Schwarz-Gelb noch uneins über Regelung zu Homo-Paaren
AFP VOM 8.8.2012 | Nachrichten - Allgemein | 1757 Aufrufe Mehr zum Thema:Schwarz-Gelb, Regelung, Homo-Ehe, Steuerrecht
FDP-Politiker droht mit Nein zum Betreuungsgeld
FDP-Fraktionschef Rainer Brüderle lehnte den Vorstoß ab. "In der Koalition gibt es die Regel, nicht mit wechselnden Mehrheiten zu operieren", sagte er dem "Hamburger Abendblatt". Der Parlamentarische Staatssekretär im Bundesverkehrsministerium, Jan Mücke (FDP), drohte in der "Leipziger Volkszeitung" mit einem Nein von FDP-Abgeordneten zum Betreuungsgeld, sollte sich die die CSU dem Ehegattensplitting für Lebenspartnerschaften verweigern. Beides sei im Koalitionsvertrag vereinbart.

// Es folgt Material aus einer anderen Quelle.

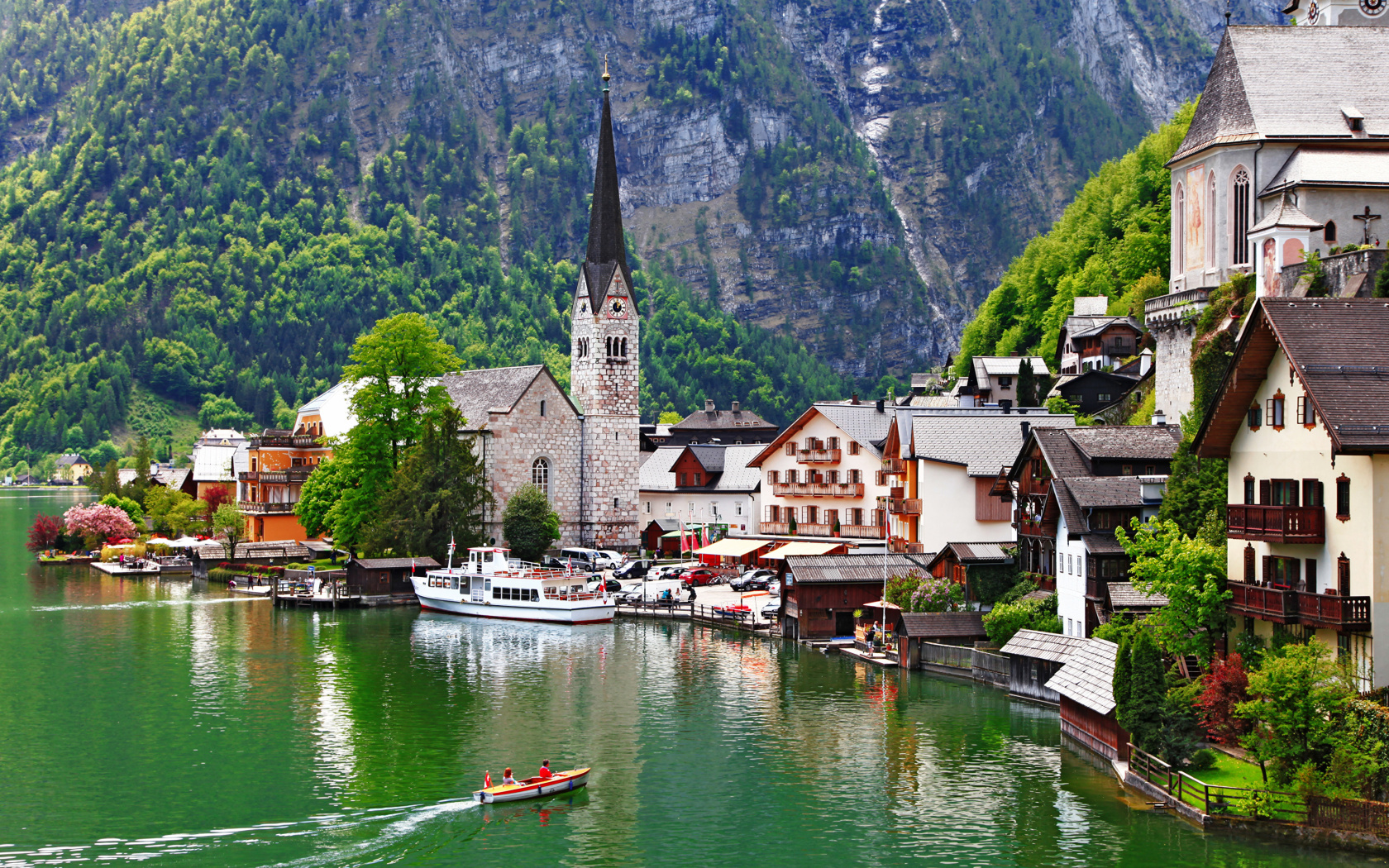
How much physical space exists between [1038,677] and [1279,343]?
15.9 m

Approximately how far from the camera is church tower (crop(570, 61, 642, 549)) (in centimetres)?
10125

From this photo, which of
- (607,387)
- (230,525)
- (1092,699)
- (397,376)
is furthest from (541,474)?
(1092,699)

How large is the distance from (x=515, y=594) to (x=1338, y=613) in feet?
167

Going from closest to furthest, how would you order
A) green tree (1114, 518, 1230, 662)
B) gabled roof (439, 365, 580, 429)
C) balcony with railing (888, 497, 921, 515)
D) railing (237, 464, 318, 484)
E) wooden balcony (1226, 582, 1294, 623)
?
wooden balcony (1226, 582, 1294, 623) < green tree (1114, 518, 1230, 662) < balcony with railing (888, 497, 921, 515) < gabled roof (439, 365, 580, 429) < railing (237, 464, 318, 484)

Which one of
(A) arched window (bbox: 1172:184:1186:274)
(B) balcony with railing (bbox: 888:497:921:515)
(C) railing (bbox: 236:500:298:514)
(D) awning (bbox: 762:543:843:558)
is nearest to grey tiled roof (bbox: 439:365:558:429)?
(C) railing (bbox: 236:500:298:514)

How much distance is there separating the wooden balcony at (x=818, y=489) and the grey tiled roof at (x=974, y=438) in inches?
536

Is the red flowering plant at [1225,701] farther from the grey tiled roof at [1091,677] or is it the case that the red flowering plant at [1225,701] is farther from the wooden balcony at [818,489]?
the wooden balcony at [818,489]

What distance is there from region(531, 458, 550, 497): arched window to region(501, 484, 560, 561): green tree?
4.51 m

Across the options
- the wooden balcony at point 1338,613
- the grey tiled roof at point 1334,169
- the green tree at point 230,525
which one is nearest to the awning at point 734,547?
the green tree at point 230,525

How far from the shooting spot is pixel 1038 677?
48219 millimetres

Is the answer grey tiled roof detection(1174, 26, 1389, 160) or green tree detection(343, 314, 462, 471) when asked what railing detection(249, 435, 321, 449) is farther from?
grey tiled roof detection(1174, 26, 1389, 160)

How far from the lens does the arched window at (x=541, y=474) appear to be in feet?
324

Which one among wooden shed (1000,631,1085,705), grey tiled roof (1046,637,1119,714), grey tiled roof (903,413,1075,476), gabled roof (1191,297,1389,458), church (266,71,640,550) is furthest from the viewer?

CSU-Chef Horst Seehofer äußerte sich ablehnend. "Wir sollten das Urteil des Bundesverfassungsgerichts abwarten und das Ehegattensplitting nicht überstürzt korrigieren", sagte Seehofer der Zeitung "Die Welt". Die CSU habe großen Respekt vor gleichgeschlechtlichen Lebensgemeinschaften, in denen die Partner auch füreinander einstünden. "Aber Ehe und Familie sollten privilegiert bleiben. Daran sollten wir nicht rütteln."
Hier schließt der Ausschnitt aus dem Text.